Mondello recognized his students’ passion and gave them a chance to publicly perform their skills, since NYSSMA, New York’s school music festival, was cancelled for the spring due to the coronavirus. “Every one of the students just were so thrilled to participate,” Mondello said.
Nearenberg, 12, was given a chance to perform with professional trumpeters like her grandfather. “Sara has always been interested in sociable and charitable causes, so it appealed to her,” said her father, Mark Nearenberg. “She is quite good, but my father was a professional trumpeter while he was still in his teens and I think that appealed to her.

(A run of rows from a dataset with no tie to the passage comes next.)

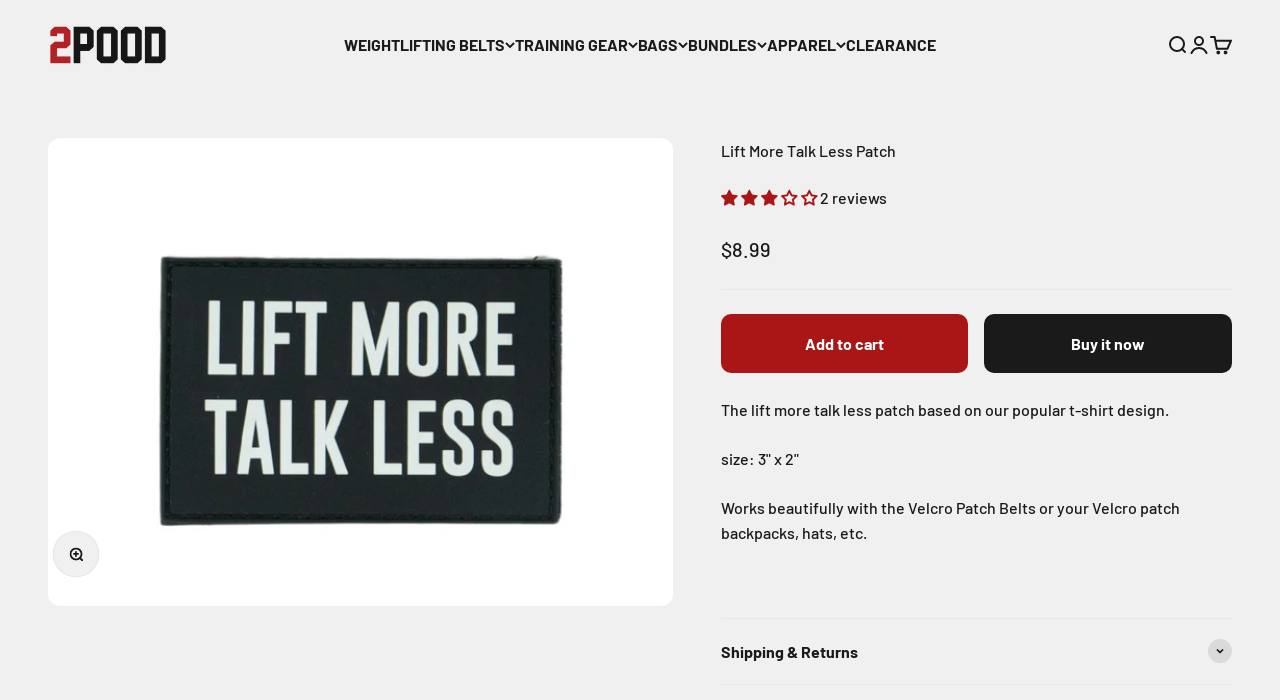

--- FILE ---
content_type: text/json
request_url: https://conf.config-security.com/model
body_size: 83
content:
{"title":"recommendation AI model (keras)","structure":"release_id=0x6c:3c:32:7e:5c:6e:3b:4a:5b:71:72:77:73:7b:3a:30:23:34:5a:6f:5c:6d:32:21:25:51:3a:61:55;keras;5wk3ckgabcnnxk9avu8iir6po6fzpuz6yy71727a96hutnpf3soy4z8f45k1id5qmo4te13m","weights":"../weights/6c3c327e.h5","biases":"../biases/6c3c327e.h5"}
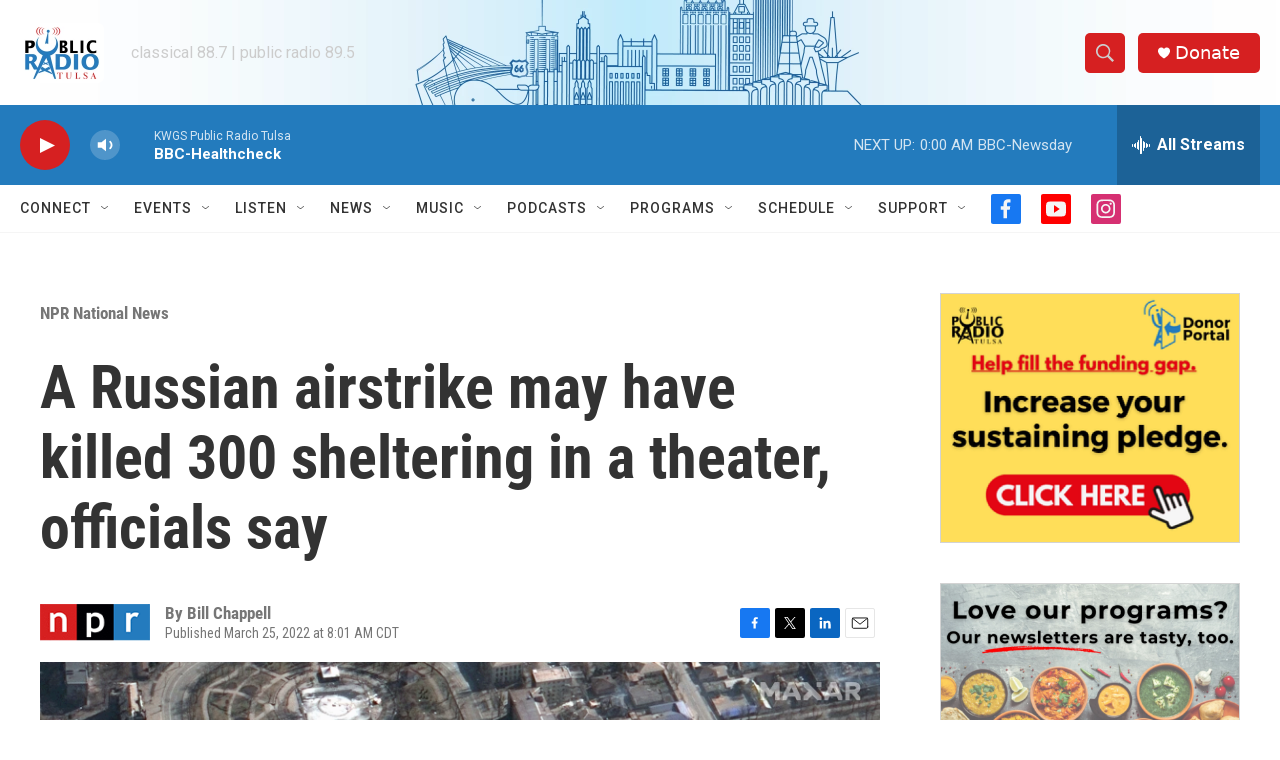

--- FILE ---
content_type: text/html; charset=utf-8
request_url: https://www.google.com/recaptcha/api2/aframe
body_size: 266
content:
<!DOCTYPE HTML><html><head><meta http-equiv="content-type" content="text/html; charset=UTF-8"></head><body><script nonce="BQGB9r2s2GytVwrPdAt6Jg">/** Anti-fraud and anti-abuse applications only. See google.com/recaptcha */ try{var clients={'sodar':'https://pagead2.googlesyndication.com/pagead/sodar?'};window.addEventListener("message",function(a){try{if(a.source===window.parent){var b=JSON.parse(a.data);var c=clients[b['id']];if(c){var d=document.createElement('img');d.src=c+b['params']+'&rc='+(localStorage.getItem("rc::a")?sessionStorage.getItem("rc::b"):"");window.document.body.appendChild(d);sessionStorage.setItem("rc::e",parseInt(sessionStorage.getItem("rc::e")||0)+1);localStorage.setItem("rc::h",'1770011199948');}}}catch(b){}});window.parent.postMessage("_grecaptcha_ready", "*");}catch(b){}</script></body></html>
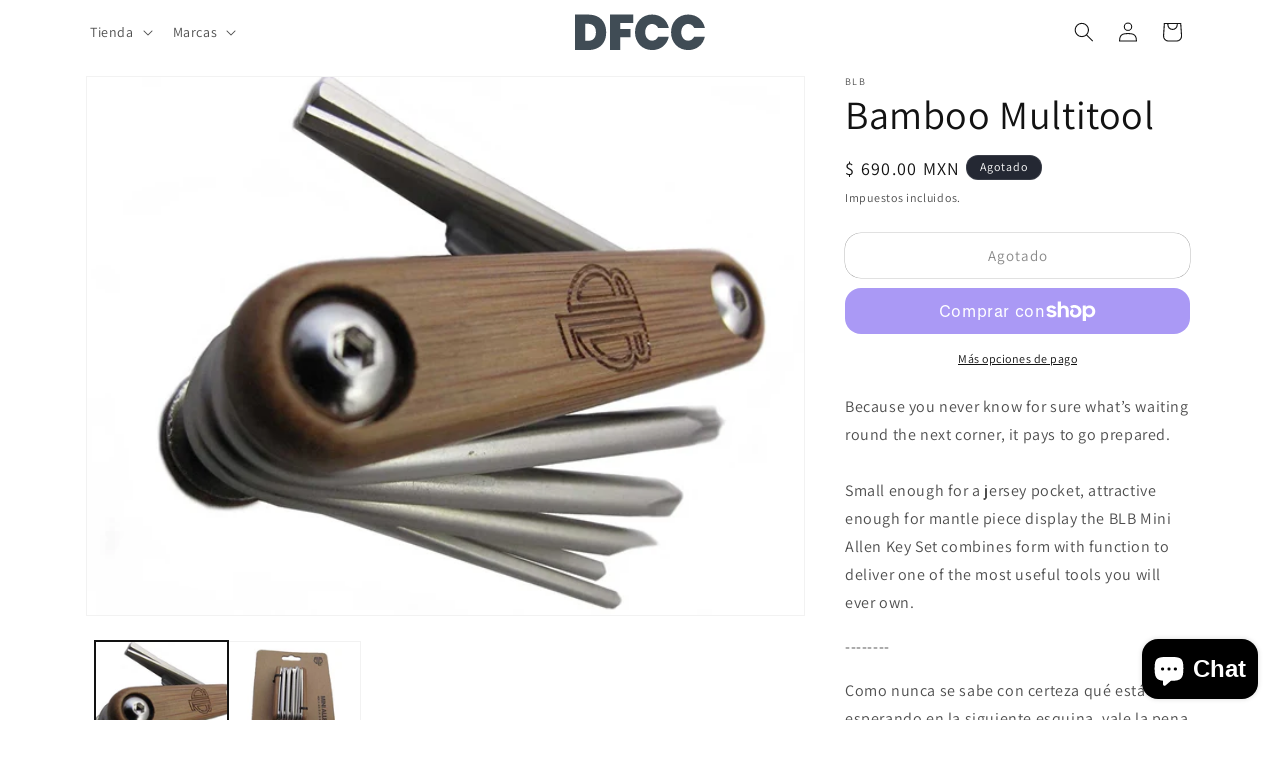

--- FILE ---
content_type: image/svg+xml
request_url: https://dfcc.mx/cdn/shop/files/Letras.svg?v=1766433439&width=180
body_size: -358
content:
<?xml version="1.0" encoding="UTF-8"?><svg id="a" xmlns="http://www.w3.org/2000/svg" viewBox="0 0 412 113"><defs><style>.b{fill:#404c55;stroke-width:0px;}</style></defs><path class="b" d="M57.46,15.21h27.45c8.86,0,18.48,1.18,26.48,6.13,11.02,6.84,17.18,19.22,17.18,35.26s-6.27,28.42-17.4,35.15c-10.05,6.01-21.29,6.01-26.26,6.01h-27.45V15.21ZM85.23,76.18c4.32,0,8.86-.35,12.32-2.59,5.08-3.07,7.57-8.96,7.57-17.1s-2.49-13.68-7.57-16.87c-3.78-2.48-8.32-2.95-12.32-2.95h-4.76v39.51h4.76Z"/><path class="b" d="M137.54,15.21h52.74v19.35h-29.72v14.51h23.78v18.76h-23.78v29.97h-23.02V15.21Z"/><path class="b" d="M233.81,75.88c-9.29,0-15.89-7.96-15.89-19.4s6.59-19.4,15.89-19.4c6.11,0,11.06,3.52,13.7,9.24h24.47c-3.95-18.56-18.74-31.11-38.18-31.11-22.8,0-39.23,17.27-39.23,41.27s16.54,41.27,39.34,41.27c19.37,0,34.06-12.47,38.04-30.94h-24.5c-2.64,5.62-7.53,9.07-13.65,9.07Z"/><path class="b" d="M316.36,75.88c-9.29,0-15.89-7.96-15.89-19.4s6.59-19.4,15.89-19.4c6.11,0,11.06,3.52,13.7,9.24h24.47c-3.95-18.56-18.74-31.11-38.18-31.11-22.8,0-39.23,17.27-39.23,41.27s16.54,41.27,39.34,41.27c19.37,0,34.06-12.47,38.04-30.94h-24.5c-2.64,5.62-7.53,9.07-13.65,9.07Z"/></svg>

She’s playing one of his trumpets.”
Parents like Michele Eisenberg, mother of 11-year-old Eisenberg, saw “Song for Hope” as a way for her son to create connections. “Our experience with “Song for Hope” was wonderful and it was especially nice to feel connected to other musicians during the quarantine when everyone felt so isolated,” Michele said.
Ginestra’s mother, Andrea Urioste Ginestra said she felt the significance of the project from the beginning for her ten-year-old son. “This was an opportunity to be a part of something together and a way to bring the community together,” Andrea said. “Trying to explain this to a 10-year-old is difficult but I think he loves the opportunity to be a part of something bigger than just his local neighborhood and just his local community and feel like he is helping in some way.”